Ortadaki suç aynı zamanda siyasi yönleri olan bir suçtur. Hergün demokrasiden, özgürlüklerden bahsetmeye kalkıp daha dün Emekli-Sen sendikasını kapattıranların neyin peşinde olduğu daha net anlaşıldı. AKP iktidarı halkın en temel haklarını, sağlık hakkını, emeklilik hakkını, güvenceli çalışma ve insanca yaşam gasp ederken sesini çıkarmayacak dernekler ve sendikalar yaratmak istiyor. Bu amaçla, halkın, emekçilerin, emeklilerin haklarını savunan her türlü örgütlülüğe saldırırken, sermaye ve iktidar taşeronu örgütler için her türlü desteği esirgemiyor.
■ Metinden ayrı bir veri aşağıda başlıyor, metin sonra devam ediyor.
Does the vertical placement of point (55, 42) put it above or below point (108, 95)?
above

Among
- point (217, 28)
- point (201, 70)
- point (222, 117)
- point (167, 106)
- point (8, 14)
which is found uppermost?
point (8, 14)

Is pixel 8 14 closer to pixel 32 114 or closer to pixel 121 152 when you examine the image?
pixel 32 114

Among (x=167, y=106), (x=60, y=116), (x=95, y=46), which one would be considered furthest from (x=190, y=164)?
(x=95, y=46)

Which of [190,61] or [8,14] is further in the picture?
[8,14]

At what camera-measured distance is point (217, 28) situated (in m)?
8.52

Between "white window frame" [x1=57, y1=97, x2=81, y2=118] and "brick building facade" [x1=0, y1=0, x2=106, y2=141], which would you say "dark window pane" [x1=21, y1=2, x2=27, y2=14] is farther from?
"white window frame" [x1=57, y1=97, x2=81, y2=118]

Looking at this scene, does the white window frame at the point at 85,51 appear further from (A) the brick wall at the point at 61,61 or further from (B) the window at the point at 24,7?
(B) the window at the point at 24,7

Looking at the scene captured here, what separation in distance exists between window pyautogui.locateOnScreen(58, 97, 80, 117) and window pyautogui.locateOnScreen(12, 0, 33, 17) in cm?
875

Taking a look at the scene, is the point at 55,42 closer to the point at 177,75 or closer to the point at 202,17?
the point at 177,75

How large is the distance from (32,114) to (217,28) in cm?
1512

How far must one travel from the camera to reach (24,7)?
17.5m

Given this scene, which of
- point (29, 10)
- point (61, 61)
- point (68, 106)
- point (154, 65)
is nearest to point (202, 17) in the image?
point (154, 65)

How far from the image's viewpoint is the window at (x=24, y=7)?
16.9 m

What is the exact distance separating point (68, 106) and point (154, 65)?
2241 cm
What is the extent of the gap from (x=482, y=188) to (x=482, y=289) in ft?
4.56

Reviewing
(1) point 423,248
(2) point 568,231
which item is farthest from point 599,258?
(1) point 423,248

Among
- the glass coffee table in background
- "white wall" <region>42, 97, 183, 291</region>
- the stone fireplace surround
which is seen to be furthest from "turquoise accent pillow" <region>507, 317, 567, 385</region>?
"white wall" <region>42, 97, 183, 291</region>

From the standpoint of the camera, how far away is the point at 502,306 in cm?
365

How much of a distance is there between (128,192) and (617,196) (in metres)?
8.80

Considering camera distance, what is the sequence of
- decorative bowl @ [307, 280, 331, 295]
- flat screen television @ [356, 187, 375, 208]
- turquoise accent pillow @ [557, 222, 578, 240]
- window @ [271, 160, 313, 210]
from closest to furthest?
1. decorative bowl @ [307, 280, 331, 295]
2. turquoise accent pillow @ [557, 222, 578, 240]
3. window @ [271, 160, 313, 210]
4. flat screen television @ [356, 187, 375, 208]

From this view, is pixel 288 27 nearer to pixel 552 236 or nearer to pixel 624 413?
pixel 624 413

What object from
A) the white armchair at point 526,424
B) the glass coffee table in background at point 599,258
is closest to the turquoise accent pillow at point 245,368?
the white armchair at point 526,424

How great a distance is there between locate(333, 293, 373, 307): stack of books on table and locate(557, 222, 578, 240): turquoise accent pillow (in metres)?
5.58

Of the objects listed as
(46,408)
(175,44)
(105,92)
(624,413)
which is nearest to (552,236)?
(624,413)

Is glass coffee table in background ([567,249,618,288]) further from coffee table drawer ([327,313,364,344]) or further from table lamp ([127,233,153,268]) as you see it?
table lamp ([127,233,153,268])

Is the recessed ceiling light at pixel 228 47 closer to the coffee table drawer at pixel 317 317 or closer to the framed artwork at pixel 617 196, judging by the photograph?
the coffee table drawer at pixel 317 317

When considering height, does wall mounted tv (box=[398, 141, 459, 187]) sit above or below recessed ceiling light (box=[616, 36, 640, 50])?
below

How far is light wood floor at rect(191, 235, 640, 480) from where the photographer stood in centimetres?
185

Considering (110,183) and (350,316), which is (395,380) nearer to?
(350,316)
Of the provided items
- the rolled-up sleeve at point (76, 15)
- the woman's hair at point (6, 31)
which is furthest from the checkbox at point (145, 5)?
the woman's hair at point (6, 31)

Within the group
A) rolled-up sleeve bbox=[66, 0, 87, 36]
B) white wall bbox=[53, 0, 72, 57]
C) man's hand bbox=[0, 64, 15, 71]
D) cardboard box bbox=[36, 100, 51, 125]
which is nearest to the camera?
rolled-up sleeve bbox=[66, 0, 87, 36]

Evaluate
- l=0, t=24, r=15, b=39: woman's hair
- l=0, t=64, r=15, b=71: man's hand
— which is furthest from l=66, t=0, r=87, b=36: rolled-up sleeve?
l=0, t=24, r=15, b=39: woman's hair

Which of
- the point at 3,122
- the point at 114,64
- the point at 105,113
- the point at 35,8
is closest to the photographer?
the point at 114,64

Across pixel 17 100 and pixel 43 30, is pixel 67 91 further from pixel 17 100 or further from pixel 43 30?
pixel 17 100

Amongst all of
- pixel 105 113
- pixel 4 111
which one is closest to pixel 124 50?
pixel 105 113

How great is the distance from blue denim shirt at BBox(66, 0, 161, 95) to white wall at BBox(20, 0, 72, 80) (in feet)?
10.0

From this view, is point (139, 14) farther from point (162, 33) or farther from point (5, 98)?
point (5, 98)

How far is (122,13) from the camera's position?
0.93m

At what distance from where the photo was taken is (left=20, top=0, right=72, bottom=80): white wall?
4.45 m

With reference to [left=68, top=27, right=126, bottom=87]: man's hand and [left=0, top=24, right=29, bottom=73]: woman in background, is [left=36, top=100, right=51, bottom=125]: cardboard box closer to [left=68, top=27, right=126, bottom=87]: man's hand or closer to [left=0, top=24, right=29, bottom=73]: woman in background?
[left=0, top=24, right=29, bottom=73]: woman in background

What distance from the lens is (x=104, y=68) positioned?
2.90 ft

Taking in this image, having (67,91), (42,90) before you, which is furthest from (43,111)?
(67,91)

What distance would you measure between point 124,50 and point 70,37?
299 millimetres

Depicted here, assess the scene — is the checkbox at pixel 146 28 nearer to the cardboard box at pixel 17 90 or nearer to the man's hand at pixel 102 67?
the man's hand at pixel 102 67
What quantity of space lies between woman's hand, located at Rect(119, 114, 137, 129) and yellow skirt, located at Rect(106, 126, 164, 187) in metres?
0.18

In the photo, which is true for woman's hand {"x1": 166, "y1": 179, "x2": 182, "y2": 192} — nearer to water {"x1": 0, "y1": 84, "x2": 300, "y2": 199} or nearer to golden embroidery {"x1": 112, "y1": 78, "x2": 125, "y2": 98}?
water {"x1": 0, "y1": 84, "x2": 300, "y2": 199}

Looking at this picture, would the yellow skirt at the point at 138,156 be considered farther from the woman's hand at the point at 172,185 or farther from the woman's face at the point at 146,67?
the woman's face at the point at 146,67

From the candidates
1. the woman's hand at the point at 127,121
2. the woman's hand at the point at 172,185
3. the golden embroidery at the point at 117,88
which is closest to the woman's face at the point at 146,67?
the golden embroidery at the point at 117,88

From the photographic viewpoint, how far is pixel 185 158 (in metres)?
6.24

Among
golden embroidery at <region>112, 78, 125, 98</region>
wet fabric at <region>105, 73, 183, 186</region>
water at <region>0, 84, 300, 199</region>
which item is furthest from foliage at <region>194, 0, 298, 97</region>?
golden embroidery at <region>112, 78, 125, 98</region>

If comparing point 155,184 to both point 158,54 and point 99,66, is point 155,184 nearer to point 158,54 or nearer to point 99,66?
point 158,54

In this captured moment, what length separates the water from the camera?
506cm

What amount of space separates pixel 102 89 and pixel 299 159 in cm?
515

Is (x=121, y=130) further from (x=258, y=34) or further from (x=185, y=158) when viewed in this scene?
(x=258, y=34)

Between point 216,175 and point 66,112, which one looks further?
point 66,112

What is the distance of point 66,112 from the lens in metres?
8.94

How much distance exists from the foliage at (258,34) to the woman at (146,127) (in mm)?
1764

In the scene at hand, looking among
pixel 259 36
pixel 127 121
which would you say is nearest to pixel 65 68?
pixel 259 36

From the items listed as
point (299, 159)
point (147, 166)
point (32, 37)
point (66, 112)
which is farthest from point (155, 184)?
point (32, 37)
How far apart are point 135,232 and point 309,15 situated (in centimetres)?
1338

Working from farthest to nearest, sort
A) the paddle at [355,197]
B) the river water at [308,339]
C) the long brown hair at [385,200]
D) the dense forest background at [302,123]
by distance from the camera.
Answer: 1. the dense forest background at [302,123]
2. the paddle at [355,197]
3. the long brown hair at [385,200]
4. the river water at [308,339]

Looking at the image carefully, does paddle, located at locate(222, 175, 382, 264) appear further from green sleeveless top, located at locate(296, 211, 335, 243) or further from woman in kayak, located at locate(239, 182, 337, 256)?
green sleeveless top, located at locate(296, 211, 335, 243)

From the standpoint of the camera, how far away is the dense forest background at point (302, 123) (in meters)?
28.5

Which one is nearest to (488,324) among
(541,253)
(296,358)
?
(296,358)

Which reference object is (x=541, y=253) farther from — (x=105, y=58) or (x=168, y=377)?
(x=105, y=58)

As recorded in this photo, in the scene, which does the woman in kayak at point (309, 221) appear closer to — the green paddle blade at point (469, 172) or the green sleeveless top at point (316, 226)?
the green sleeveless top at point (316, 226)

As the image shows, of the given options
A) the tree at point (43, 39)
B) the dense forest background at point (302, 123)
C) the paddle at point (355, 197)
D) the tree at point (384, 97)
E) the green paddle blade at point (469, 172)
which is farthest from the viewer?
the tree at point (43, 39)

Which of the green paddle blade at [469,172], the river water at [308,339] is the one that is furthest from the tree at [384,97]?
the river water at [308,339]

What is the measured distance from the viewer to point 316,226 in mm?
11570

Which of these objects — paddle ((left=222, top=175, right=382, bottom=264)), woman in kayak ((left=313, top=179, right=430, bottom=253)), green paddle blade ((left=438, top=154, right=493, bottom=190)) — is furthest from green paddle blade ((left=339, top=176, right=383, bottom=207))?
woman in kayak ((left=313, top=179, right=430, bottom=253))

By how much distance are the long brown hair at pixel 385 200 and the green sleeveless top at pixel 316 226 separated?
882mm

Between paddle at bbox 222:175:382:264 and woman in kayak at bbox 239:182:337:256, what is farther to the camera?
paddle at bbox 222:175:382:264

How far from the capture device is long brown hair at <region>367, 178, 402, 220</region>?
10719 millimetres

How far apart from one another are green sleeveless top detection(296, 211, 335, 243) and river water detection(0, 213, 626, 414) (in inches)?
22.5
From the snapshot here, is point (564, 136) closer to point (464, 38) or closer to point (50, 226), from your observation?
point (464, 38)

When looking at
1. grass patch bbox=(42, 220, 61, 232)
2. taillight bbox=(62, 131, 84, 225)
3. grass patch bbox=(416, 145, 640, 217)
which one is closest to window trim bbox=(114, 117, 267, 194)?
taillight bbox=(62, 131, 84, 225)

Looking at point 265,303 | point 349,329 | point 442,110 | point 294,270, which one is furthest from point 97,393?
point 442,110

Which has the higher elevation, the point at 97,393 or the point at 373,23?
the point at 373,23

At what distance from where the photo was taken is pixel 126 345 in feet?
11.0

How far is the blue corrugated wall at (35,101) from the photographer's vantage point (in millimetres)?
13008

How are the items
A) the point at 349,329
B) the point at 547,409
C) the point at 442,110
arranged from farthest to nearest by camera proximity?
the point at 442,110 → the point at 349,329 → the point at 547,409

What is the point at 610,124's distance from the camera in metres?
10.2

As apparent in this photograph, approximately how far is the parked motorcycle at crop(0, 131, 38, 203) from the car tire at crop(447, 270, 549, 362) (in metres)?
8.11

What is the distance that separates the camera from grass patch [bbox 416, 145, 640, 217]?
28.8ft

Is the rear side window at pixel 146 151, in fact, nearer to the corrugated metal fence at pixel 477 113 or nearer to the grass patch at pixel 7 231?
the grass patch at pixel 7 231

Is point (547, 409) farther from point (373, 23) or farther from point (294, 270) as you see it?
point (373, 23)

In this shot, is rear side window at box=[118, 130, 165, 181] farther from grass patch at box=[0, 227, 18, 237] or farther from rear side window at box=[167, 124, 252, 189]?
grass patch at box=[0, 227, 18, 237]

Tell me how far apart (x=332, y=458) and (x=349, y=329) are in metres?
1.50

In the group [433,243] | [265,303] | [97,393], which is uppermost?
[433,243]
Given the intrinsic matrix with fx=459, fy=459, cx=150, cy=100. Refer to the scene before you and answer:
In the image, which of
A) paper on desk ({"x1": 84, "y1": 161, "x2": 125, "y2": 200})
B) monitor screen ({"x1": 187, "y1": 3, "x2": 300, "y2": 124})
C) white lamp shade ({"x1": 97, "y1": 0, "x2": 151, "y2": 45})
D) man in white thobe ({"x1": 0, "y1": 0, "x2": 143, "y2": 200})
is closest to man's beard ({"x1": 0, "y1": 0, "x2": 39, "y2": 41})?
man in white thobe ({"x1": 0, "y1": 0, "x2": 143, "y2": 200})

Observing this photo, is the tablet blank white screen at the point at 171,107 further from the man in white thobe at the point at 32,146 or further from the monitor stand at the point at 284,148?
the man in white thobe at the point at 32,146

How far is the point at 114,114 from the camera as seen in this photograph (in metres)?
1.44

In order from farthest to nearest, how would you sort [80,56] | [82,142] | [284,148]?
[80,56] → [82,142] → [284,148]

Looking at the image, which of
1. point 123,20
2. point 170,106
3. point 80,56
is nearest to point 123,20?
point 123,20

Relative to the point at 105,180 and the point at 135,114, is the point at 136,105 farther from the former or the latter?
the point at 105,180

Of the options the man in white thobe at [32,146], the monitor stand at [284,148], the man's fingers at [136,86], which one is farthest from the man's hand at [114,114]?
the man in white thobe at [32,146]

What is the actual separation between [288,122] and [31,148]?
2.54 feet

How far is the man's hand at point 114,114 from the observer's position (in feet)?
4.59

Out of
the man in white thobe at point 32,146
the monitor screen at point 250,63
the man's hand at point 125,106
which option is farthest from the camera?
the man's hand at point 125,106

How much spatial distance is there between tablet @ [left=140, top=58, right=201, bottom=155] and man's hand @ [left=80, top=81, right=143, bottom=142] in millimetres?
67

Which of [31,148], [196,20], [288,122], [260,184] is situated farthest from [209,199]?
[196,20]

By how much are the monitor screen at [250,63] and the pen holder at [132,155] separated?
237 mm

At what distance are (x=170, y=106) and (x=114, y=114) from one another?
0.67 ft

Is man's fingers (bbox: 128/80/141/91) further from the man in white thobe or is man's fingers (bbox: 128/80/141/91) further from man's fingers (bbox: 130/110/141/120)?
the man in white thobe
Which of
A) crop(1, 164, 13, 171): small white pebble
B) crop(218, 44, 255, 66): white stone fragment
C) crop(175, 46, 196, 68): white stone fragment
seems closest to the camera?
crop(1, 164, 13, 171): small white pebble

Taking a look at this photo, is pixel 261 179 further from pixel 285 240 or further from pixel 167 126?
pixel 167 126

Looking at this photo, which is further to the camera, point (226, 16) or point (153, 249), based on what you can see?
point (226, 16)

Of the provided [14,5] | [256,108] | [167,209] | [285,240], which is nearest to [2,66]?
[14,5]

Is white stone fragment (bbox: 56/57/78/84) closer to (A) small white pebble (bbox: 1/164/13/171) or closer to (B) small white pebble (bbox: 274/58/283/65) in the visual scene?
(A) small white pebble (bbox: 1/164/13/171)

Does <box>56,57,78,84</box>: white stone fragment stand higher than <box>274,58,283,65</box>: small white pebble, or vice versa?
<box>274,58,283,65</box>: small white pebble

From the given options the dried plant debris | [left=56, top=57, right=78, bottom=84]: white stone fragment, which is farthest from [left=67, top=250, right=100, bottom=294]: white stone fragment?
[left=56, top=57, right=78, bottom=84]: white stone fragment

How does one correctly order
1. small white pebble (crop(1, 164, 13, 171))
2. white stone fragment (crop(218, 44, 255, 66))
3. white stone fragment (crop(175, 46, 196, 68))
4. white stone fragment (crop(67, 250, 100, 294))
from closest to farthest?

Emeklilerin maaşlarından yapılan kesinti bu desteğin en arsızca, en yüzsüzce örneklerinden birini oluşturuyor. Bir işçinin sendikaya üye olabilmesi için noter şartı gerekirken, her ne hikmetse bu derneklere 700 bin kişi bir şekilde üye yapılıyor. Açıkça suç işleniyor.
Bu suçun işlenmesinin bir nedeni elbette akçeli kaygılardır. Bu paralarla Ankara’da yaptırılan banyolu, yatak odalı, lüks plazadaki dernek merkezi bu hesapların büyüklüğünü göstermektedir. Ancak diğer taraftan suçun siyasi temelleri de mevcuttur. Bu derneğin yöneticilerinin aynı zamanda SGK toplantılarına katılmaları ve en büyük hak gaspları karşısında dahi çıtlarını çıkarmazken sefalet ücretlerine “teşekkür etmeleri” tesadüf değildir. Bu taşeron örgütler, kazandıklarının hakkını iktidara işbirlikçilik yaparak vermektedir.
SGK olayın ciddiyetinden uzak bir biçimde, emeklilere çağrı yaparak derneklerden paralarını geri isteyebileceklerini söylemektedir. Bu nasıl bir aymazlıktır? SGK bu zararın sorumlusudur ve paraları derhal geri ödemesi gerekmektedir. Dernekten tahsilatı yapması gereken de emekliler değil, bu suçun sorumluluğunu üzerinden atamayacak olan SGK’dır.
Uzun lafın kısası bizler burada hem dernek hem SGK yöneticileri hakkında savcılığa ihbarda bulunmaya geldik. Sadece 18 TL’mizin değil, insanca yaşam hakkımızın her yıl daha fazla gasp edilmesinin hesabını da sormaya geldik. Ve sonuna kadar bu davamızın takipçisi olacağımızı buradan bir kere daha ilan ediyoruz.